Change every "wooden privacy fence" in the rows below to "wooden picket fence", leaving everything else unchanged, and omit the pictures from your answer.
# # #
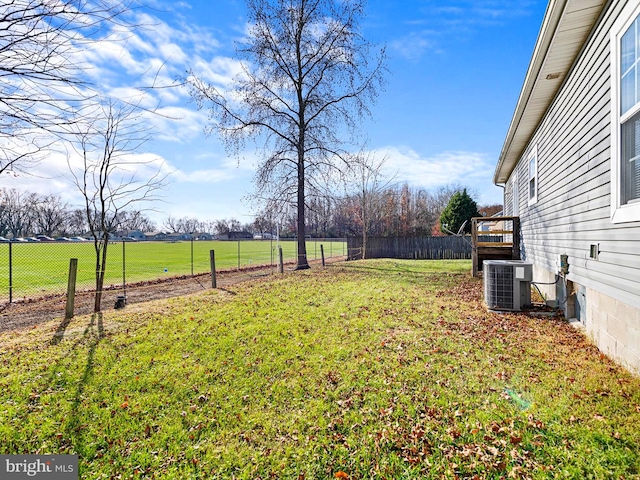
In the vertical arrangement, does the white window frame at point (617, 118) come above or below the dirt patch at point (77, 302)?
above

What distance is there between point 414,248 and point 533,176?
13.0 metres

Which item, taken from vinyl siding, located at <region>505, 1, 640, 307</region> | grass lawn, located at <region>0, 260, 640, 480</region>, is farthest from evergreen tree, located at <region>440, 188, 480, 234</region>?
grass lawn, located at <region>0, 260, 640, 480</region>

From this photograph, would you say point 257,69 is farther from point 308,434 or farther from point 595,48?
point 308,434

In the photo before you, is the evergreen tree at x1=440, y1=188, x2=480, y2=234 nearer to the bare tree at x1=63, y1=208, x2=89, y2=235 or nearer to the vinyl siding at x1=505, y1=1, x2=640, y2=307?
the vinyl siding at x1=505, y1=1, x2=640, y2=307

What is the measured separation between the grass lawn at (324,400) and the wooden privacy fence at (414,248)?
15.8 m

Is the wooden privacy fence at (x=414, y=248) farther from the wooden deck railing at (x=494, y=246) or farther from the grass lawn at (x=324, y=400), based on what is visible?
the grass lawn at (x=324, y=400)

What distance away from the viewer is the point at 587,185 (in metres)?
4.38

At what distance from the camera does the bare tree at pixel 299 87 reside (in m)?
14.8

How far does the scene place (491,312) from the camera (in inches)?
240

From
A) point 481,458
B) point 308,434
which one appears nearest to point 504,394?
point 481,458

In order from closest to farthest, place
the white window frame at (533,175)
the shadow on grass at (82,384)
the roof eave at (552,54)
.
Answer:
# # #
Written answer:
In the vertical arrangement, does the white window frame at point (617, 118) come above or below the dirt patch at point (77, 302)?
above

What distance is there between point 414,248 and point 533,176?
13.0 metres

Which item, taken from vinyl siding, located at <region>505, 1, 640, 307</region> | grass lawn, located at <region>0, 260, 640, 480</region>, is farthest from evergreen tree, located at <region>440, 188, 480, 234</region>?
grass lawn, located at <region>0, 260, 640, 480</region>

From this photograph, would you say point 257,69 is farther from point 308,434 or farther from point 595,48?
point 308,434

In the photo before you, is the evergreen tree at x1=440, y1=188, x2=480, y2=234 nearer to the bare tree at x1=63, y1=208, x2=89, y2=235 or nearer to the vinyl siding at x1=505, y1=1, x2=640, y2=307?
the vinyl siding at x1=505, y1=1, x2=640, y2=307

What is the measured separation between the grass lawn at (324,400) and the wooden picket fence at (414,248)?
15.8 m

Is the wooden picket fence at (x=414, y=248) farther from the wooden deck railing at (x=494, y=246) or farther from the grass lawn at (x=324, y=400), based on what is visible?
the grass lawn at (x=324, y=400)

What distance away from the viewer is the point at 587,185 (in metres)?
4.38

At what distance from the camera does the bare tree at pixel 299 87 reside (in m)?
14.8

How far does the scene place (491,312) from the camera (in inches)?
240

From
A) point 481,458
B) point 308,434
which one appears nearest to point 504,394?
point 481,458

In order from closest to farthest, place
the white window frame at (533,175)
the shadow on grass at (82,384)
the roof eave at (552,54)
.
Answer:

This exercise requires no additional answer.